***** Data for this task
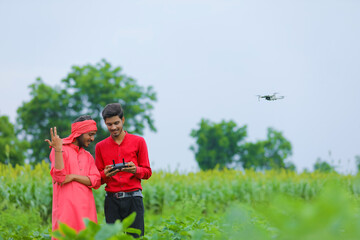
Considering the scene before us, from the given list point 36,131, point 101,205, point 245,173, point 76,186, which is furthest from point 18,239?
point 36,131

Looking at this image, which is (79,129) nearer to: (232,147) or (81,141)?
(81,141)

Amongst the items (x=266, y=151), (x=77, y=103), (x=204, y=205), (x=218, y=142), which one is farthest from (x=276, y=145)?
(x=204, y=205)

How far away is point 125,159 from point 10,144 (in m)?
28.6

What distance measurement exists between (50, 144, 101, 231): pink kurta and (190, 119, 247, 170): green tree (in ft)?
124

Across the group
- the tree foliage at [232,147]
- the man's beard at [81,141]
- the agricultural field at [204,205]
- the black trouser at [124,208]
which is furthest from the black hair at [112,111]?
the tree foliage at [232,147]

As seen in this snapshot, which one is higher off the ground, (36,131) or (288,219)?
(36,131)

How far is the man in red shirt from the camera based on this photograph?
4.15m

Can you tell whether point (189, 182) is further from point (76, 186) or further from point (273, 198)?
point (273, 198)

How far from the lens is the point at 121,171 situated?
4105mm

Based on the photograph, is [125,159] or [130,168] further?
[125,159]

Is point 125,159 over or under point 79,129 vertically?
under

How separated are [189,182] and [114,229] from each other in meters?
9.41

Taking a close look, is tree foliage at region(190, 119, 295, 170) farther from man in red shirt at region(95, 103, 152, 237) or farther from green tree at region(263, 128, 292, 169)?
man in red shirt at region(95, 103, 152, 237)

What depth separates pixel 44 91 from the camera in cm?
3253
**********
▶ Directions
Reproduce all of the material above word for word, leaving out the picture.

▶ The response
Considering the scene before us, from the given list point 36,131, point 101,205, point 245,173, point 76,186, which is furthest from point 18,239?
point 36,131

Looking at this image, which is (79,129) nearer to: (232,147) or (81,141)?
(81,141)

Amongst the items (x=266, y=151), (x=77, y=103), (x=204, y=205), (x=218, y=142), which one is farthest from (x=276, y=145)?
(x=204, y=205)

How far away is point 125,159 from point 10,144 (in m)?
28.6

What distance measurement exists between (50, 144, 101, 231): pink kurta and (190, 119, 247, 170): green tree (in ft)?
124

Across the group
- the tree foliage at [232,147]
- the man's beard at [81,141]
- the agricultural field at [204,205]
- the black trouser at [124,208]
which is furthest from the black hair at [112,111]?
the tree foliage at [232,147]

As seen in this snapshot, which one is higher off the ground, (36,131) or (288,219)?
(36,131)

How far is the man in red shirt from the camera based on this photograph?
4.15m

Can you tell whether point (189, 182) is further from point (76, 186) or further from point (273, 198)?
point (273, 198)

How far from the lens is the point at 121,171 situated?
4105mm

Based on the photograph, is [125,159] or [130,168] further?
[125,159]

Is point 125,159 over or under point 79,129 vertically?
under

How separated are [189,182] and [114,229] from each other in meters?
9.41

Taking a close look, is tree foliage at region(190, 119, 295, 170) farther from man in red shirt at region(95, 103, 152, 237) or farther from green tree at region(263, 128, 292, 169)?
man in red shirt at region(95, 103, 152, 237)

What depth separates pixel 44 91 from the camera in cm?
3253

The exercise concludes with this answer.